■ EXTRAIT DU TEXTE

Le sang de Michi et Négresse sont les titres de deux pièces écrites par l'Allemand Franz Xaver Kroetz. Né à Munich en 1946, l'auteur dramatique a grandi en Bavière et donne à ses personnages le parler rustre de la classe sociale la plus pauvre et démunie de cette région. Parler grossier, brutal, sans éducation, phrases qui n'en sont pas, fragmentées, réduites à des onomatopées, des lieux communs, des expressions toutes faites au vocabulaire aussi misérable que le logis.

Traduites par Jean-Luc Denis et Marie-Elisabeth Morf, les deux pièces tissées serrées l'une avec l'autre pour n'en faire qu'une seule œuvre transportent le spectateur dans le milieu ouvrier québécois contemporain. Les deux pièces n'en forment qu'une, Négresse ajoutant un épisode intéressant au sang de Michi, appuyant l'effet de perversité de ce couple médiocre et totalement dysfonctionnel.

Marie et Karl vivent tout autant dans la misère matérielle que sentimentale. Un deuxième homme vient flirter et davantage avec Marie. Mais rien ne peut détruire le couple initial qui n'a rien à détruire puisqu'il ne possède rien que des ruines, des fragments de liens, pas même le plus élémentaire langage pour pouvoir les exprimer. Puis Marie apprend à Karl qu'elle est enceinte. Et avec le même dénuement, Marie accepte que Karl se charge de son avortement...

Le propos de la pièce atteint une grande violence, sans doute sur le fond de l'histoire, mais encore plus par sa forme, ces fragments de dialogues qui ressemblent davantage à de vagues cris d'animaux qu'au langage humain et à sa force symbolique. La mise en scène et les décors rendent le spectateur complice du drame qui dépasse largement celui de la violence conjugale. Les parois du logis misérable du couple sont dressées entre la scène et les fauteuils où prennent place les spectateurs. Impossible de voir tout ce qui se passe à l'intérieur. Difficile également de bien saisir tous les propos sans queue ni tête. Or le spectateur veut voir et comprendre ce qui se dit et ce qui se joue. La mise en scène le place en permanence en position de franchir presque par effraction l'intimité du couple ; un spectateur voyeur qui se plaît à assister sans être vu à la bassesse du couple dans ce qui ne regarde que lui, son intimité, ses rapports sexuels, sa guerre et sa misère sentimentale et matérielle.

■ DONNÉES ENREGISTRÉES
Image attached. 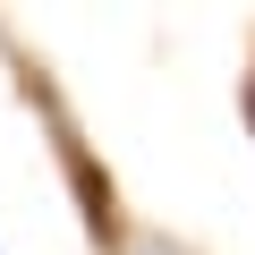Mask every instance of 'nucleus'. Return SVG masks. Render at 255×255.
<instances>
[{"label":"nucleus","instance_id":"1","mask_svg":"<svg viewBox=\"0 0 255 255\" xmlns=\"http://www.w3.org/2000/svg\"><path fill=\"white\" fill-rule=\"evenodd\" d=\"M119 255H187V247H170V238H128Z\"/></svg>","mask_w":255,"mask_h":255},{"label":"nucleus","instance_id":"2","mask_svg":"<svg viewBox=\"0 0 255 255\" xmlns=\"http://www.w3.org/2000/svg\"><path fill=\"white\" fill-rule=\"evenodd\" d=\"M247 128H255V77H247Z\"/></svg>","mask_w":255,"mask_h":255}]
</instances>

■ CONSIGNES
a) Recopiez un passage de l'extrait du texte en commençant par « Le sang de Michi » et en continuant jusqu'à « que le logis. » inclus.
b) Répondez aux questions suivantes d'après l'extrait du texte :
(i) En quelle année et dans quelle ville Franz Xaver Kroetz est-il né ?
(ii) Qui a traduit les deux pièces ?
(iii) Qu'est-ce qui est dressé entre la scène et les fauteuils des spectateurs ?

■ CORRIGÉ
a)
Le sang de Michi et Négresse sont les titres de deux pièces écrites par l'Allemand Franz Xaver Kroetz. Né à Munich en 1946, l'auteur dramatique a grandi en Bavière et donne à ses personnages le parler rustre de la classe sociale la plus pauvre et démunie de cette région. Parler grossier, brutal, sans éducation, phrases qui n'en sont pas, fragmentées, réduites à des onomatopées, des lieux communs, des expressions toutes faites au vocabulaire aussi misérable que le logis.

b)
(i) En 1946, à Munich.
(ii) Jean-Luc Denis et Marie-Elisabeth Morf.
(iii) Les parois du logis misérable du couple.